Uma operação conjunta da Polícia Civil e do Ministério Público de São Paulo prendeu, na manhã desta quinta-feira (25), o vereador paulistano Senival Moura, durante uma investigação que apura um suposto esquema de lavagem de dinheiro ligado ao Primeiro Comando da Capital (PCC) por meio da empresa de transporte coletivo Transunião.
A ação, batizada de Operação Última Parada, é conduzida pelo Departamento Estadual de Investigações Criminais (Deic) e pelo Grupo de Atuação Especial de Combate ao Crime Organizado (Gaeco). Ao todo, foram expedidos 103 mandados de busca e apreensão e cinco mandados de prisão em São Paulo, na Região Metropolitana e na cidade de Extrema, em Minas Gerais.

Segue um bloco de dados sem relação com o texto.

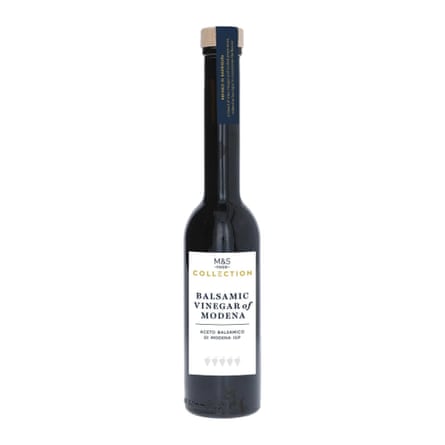 M&S Collection Balsamic Vinegar of Modena in a tall, black bottle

Segundo as investigações, a Transunião teria sido utilizada para movimentar e ocultar recursos provenientes das atividades da facção criminosa. Os investigadores apontam a existência de um núcleo paralelo que tomava decisões estratégicas dentro da empresa e realizava transferências financeiras para integrantes do PCC.
Além de Senival Moura, também foram presos o presidente da concessionária, Lourival de França Monário, e outros investigados apontados como integrantes ou colaboradores da organização criminosa.

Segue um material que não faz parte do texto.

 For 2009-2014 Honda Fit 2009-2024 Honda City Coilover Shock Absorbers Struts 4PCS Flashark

A investigação teve início após o assassinato de Adauto Soares Jorge, então presidente da empresa, ocorrido em 2020. A análise de materiais apreendidos durante a apuração levou os investigadores a identificar movimentações financeiras consideradas incompatíveis com a estrutura formal da concessionária.
De acordo com o Ministério Público e a Polícia Civil, o capital social da empresa saltou de pouco mais de R$ 100 mil para mais de R$ 50 milhões sem que a origem dos recursos fosse devidamente comprovada. As autoridades também identificaram conexões entre o esquema investigado e outras operações de combate ao crime organizado realizadas nos últimos anos.
A Justiça determinou o bloqueio de até R$ 194,4 milhões por investigado ou empresa envolvida, medida que pode alcançar cerca de R$ 30 bilhões em valores totais bloqueados. Também foram sequestrados 21 imóveis, 117 veículos e três embarcações.
O Poder Judiciário ainda determinou o afastamento da diretoria da concessionária e autorizou medidas para uma possível intervenção da Prefeitura de São Paulo, com o objetivo de garantir a continuidade do serviço de transporte prestado à população. Em 2025, a empresa recebeu mais de R$ 300 milhões pela operação do sistema de transporte coletivo da capital paulista.
Até a publicação desta reportagem, as defesas dos investigados não haviam se manifestado publicamente sobre as acusações. A investigação segue em andamento.